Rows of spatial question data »
■ ■ ■ ■ ■

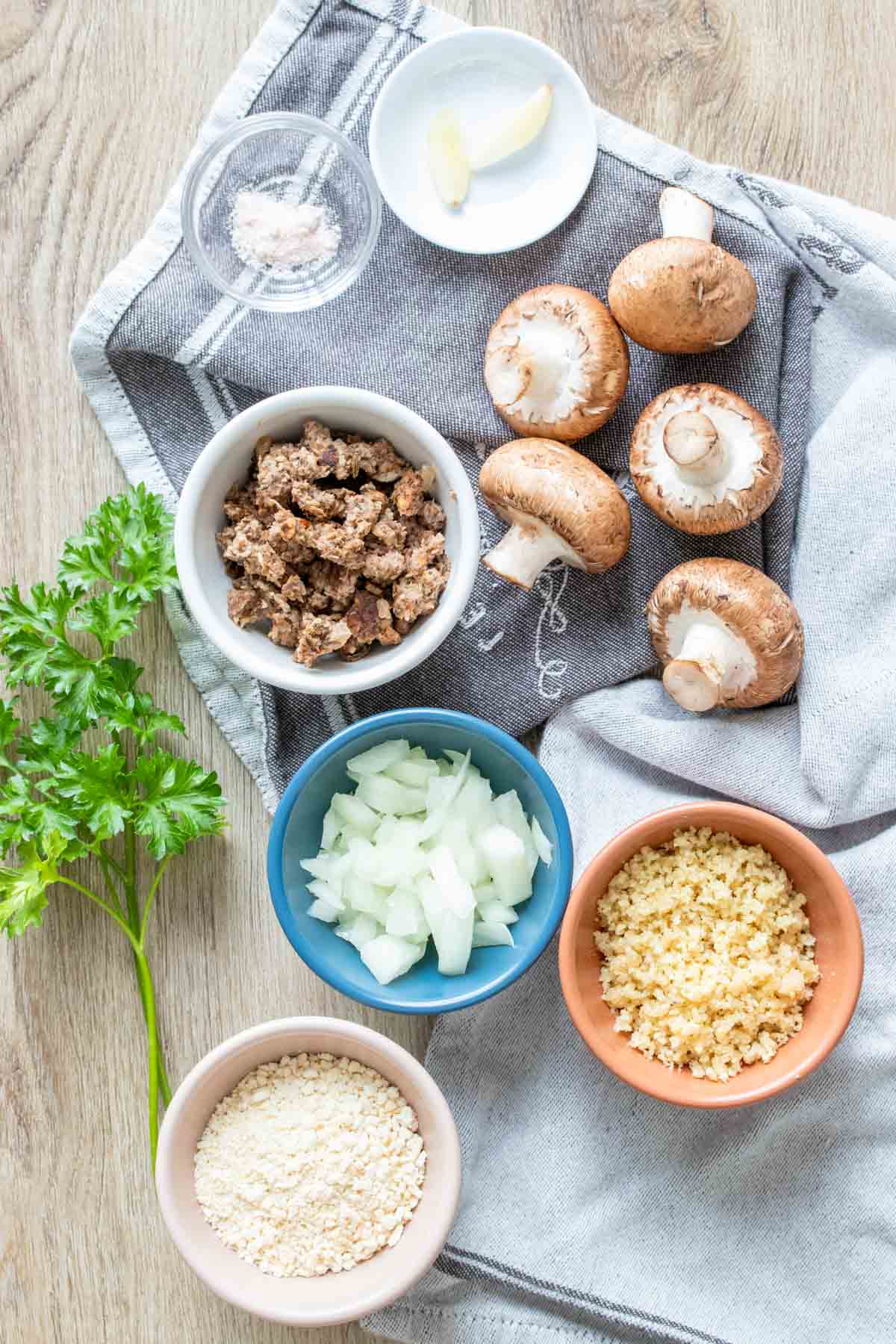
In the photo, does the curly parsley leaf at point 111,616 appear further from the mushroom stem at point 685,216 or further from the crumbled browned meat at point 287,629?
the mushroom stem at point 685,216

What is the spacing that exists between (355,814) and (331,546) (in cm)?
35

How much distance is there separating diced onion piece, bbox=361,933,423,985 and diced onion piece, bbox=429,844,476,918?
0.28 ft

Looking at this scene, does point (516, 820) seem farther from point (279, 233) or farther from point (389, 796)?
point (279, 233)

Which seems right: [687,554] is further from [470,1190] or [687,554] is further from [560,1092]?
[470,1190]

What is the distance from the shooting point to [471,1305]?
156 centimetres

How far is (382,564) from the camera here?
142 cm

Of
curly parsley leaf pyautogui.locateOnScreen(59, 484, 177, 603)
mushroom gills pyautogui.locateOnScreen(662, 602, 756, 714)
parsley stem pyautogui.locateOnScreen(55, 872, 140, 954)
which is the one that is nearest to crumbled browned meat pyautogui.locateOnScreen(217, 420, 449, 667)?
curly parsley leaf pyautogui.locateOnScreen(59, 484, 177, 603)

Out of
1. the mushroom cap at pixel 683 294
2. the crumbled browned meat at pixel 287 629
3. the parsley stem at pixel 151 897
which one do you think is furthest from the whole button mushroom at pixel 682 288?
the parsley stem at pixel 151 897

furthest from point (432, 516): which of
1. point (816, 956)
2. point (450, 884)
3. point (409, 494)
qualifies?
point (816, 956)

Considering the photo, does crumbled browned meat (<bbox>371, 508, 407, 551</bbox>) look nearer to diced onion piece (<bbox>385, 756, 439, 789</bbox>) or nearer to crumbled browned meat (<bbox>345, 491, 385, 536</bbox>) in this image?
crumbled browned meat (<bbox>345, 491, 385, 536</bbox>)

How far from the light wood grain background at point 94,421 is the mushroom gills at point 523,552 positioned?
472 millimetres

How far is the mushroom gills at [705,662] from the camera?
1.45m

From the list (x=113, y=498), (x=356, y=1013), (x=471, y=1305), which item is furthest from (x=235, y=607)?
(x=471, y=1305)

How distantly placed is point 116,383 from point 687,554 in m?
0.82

■ ■ ■ ■ ■

JOB » Only the lines from the one that contains "What is the distance" to the end of the entries above should be given again, exactly and in full.

COMPLETED TASK »
What is the distance from the shooting point to [471,1305]?
156 centimetres

How far is (382,564) from the camera here?
142 cm

Of
curly parsley leaf pyautogui.locateOnScreen(59, 484, 177, 603)
mushroom gills pyautogui.locateOnScreen(662, 602, 756, 714)
parsley stem pyautogui.locateOnScreen(55, 872, 140, 954)
which is the one that is nearest to crumbled browned meat pyautogui.locateOnScreen(217, 420, 449, 667)?
curly parsley leaf pyautogui.locateOnScreen(59, 484, 177, 603)

Out of
1. the mushroom cap at pixel 683 294
2. the crumbled browned meat at pixel 287 629
3. the parsley stem at pixel 151 897
which one do you think is furthest from the whole button mushroom at pixel 682 288?
the parsley stem at pixel 151 897

furthest from point (432, 516): which of
1. point (816, 956)
2. point (450, 884)
3. point (409, 494)
qualifies?
point (816, 956)

Considering the photo, does crumbled browned meat (<bbox>371, 508, 407, 551</bbox>) look nearer to diced onion piece (<bbox>385, 756, 439, 789</bbox>) or nearer to crumbled browned meat (<bbox>345, 491, 385, 536</bbox>) in this image?
crumbled browned meat (<bbox>345, 491, 385, 536</bbox>)

How far from the light wood grain background at point 94,421 is the mushroom gills at point 523,552 positioned?
472 millimetres

How far is the mushroom gills at [705,662] from the camera?
1.45m

From the list (x=113, y=498), (x=356, y=1013), (x=471, y=1305), which item is furthest from (x=235, y=607)?
(x=471, y=1305)

How distantly placed is point 116,383 from point 687,554 in m?
0.82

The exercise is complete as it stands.